Exercise
Please repeat the records exactly from their first line, finishing at the line containing "scientific name: Meleagris gallopavo" and including it.

Data extracted from a collection:

_ _ _

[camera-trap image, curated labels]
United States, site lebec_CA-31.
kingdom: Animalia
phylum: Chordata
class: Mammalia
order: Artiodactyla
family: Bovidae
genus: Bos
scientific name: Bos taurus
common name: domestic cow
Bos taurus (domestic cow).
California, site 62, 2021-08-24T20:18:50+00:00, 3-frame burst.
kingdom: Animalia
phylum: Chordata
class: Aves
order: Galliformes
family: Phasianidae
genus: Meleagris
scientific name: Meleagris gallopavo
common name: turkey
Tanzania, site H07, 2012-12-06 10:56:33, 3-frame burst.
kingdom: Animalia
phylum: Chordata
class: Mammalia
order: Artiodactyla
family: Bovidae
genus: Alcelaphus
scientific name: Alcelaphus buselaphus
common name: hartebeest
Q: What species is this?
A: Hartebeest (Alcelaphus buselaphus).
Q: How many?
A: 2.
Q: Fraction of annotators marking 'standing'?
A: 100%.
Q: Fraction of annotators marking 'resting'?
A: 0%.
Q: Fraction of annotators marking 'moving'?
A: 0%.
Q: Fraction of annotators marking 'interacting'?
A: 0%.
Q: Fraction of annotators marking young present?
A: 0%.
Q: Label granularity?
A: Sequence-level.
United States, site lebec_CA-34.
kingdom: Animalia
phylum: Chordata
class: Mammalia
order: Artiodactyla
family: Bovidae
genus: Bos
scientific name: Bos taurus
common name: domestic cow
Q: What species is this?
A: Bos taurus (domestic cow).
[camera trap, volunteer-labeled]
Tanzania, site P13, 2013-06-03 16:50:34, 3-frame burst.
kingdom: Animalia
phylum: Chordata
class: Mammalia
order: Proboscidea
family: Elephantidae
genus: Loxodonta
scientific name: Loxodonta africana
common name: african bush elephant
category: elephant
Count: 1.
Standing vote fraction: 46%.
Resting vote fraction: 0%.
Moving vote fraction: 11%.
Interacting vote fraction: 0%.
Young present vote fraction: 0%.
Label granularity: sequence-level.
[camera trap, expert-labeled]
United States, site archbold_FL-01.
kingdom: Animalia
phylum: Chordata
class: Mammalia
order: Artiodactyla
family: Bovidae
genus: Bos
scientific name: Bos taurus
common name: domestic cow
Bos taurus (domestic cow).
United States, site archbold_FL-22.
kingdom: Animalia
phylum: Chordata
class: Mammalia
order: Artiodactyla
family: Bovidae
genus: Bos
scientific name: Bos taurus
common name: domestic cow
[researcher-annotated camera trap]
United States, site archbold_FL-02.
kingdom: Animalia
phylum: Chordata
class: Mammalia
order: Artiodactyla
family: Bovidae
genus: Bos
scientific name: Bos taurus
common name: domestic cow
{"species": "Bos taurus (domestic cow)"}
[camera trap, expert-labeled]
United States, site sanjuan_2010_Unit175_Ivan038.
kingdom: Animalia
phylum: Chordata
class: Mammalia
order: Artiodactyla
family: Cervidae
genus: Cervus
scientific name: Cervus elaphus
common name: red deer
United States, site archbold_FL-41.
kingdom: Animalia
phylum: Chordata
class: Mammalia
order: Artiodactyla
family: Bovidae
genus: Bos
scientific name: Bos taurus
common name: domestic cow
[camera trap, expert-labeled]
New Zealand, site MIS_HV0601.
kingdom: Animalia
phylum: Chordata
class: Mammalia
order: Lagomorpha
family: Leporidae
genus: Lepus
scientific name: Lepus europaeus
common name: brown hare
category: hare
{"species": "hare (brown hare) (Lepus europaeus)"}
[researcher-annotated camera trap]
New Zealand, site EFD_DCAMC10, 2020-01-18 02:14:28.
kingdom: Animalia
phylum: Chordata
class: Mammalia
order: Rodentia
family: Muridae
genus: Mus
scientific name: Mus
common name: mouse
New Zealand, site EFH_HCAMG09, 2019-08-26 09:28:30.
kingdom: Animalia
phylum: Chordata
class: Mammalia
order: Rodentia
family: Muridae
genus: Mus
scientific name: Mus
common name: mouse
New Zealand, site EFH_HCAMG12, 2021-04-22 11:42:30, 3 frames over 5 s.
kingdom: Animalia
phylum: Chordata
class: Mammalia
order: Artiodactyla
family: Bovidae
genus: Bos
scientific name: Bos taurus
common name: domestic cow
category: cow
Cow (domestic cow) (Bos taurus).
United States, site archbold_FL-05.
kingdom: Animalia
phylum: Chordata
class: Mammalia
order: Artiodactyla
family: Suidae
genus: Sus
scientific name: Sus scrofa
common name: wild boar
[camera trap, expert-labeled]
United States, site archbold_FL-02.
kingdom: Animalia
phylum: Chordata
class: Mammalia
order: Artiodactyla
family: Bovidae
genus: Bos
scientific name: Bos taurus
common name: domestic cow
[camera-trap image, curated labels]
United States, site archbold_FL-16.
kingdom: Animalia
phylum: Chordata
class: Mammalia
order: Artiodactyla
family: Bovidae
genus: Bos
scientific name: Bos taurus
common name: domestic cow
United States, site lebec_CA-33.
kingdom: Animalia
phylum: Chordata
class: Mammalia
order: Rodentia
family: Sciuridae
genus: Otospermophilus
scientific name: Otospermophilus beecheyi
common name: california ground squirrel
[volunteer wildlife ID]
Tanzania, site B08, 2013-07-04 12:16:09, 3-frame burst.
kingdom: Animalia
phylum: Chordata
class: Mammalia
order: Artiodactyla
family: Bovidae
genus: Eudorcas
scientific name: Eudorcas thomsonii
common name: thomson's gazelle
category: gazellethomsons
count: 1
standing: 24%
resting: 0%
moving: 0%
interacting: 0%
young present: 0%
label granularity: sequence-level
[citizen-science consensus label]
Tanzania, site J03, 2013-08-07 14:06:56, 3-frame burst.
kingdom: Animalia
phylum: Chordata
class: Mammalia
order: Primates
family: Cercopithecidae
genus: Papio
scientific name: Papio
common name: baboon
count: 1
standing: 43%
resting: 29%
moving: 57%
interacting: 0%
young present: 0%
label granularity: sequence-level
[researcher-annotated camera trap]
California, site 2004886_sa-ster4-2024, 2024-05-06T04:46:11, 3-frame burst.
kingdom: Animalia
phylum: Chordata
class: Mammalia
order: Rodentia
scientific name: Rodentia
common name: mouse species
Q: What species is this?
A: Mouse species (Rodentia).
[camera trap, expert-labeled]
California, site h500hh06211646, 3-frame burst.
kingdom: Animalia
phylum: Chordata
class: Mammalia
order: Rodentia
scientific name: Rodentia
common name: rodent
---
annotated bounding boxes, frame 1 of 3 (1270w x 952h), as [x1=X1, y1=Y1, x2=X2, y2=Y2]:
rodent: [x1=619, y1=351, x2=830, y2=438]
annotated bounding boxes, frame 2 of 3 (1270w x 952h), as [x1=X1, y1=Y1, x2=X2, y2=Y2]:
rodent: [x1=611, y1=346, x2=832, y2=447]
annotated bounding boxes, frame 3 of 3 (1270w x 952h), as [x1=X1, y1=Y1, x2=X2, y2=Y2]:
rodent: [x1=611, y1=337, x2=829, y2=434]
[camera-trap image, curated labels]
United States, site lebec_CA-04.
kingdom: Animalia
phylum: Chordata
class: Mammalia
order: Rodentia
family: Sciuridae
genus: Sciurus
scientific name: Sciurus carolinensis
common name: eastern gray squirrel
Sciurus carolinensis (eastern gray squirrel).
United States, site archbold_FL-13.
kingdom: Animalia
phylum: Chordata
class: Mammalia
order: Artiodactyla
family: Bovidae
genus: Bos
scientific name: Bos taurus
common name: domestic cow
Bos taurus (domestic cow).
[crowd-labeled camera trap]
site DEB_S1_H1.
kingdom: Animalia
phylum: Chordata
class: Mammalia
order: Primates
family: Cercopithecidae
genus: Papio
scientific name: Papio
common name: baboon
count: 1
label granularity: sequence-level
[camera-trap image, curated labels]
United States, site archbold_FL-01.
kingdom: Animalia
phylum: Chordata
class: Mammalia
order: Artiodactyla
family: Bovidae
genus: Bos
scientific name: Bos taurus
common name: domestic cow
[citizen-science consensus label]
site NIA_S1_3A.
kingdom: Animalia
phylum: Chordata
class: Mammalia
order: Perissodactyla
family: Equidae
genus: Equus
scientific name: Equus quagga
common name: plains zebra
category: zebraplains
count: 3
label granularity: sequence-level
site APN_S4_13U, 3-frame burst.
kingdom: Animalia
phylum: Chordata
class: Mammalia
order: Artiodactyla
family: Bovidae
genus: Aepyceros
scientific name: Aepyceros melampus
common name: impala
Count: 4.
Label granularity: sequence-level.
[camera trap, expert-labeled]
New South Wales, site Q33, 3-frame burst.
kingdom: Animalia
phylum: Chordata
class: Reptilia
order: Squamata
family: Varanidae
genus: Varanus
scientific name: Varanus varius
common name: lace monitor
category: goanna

_ _ _

Output for this task
[camera-trap image, curated labels]
United States, site lebec_CA-31.
kingdom: Animalia
phylum: Chordata
class: Mammalia
order: Artiodactyla
family: Bovidae
genus: Bos
scientific name: Bos taurus
common name: domestic cow
Bos taurus (domestic cow).
California, site 62, 2021-08-24T20:18:50+00:00, 3-frame burst.
kingdom: Animalia
phylum: Chordata
class: Aves
order: Galliformes
family: Phasianidae
genus: Meleagris
scientific name: Meleagris gallopavo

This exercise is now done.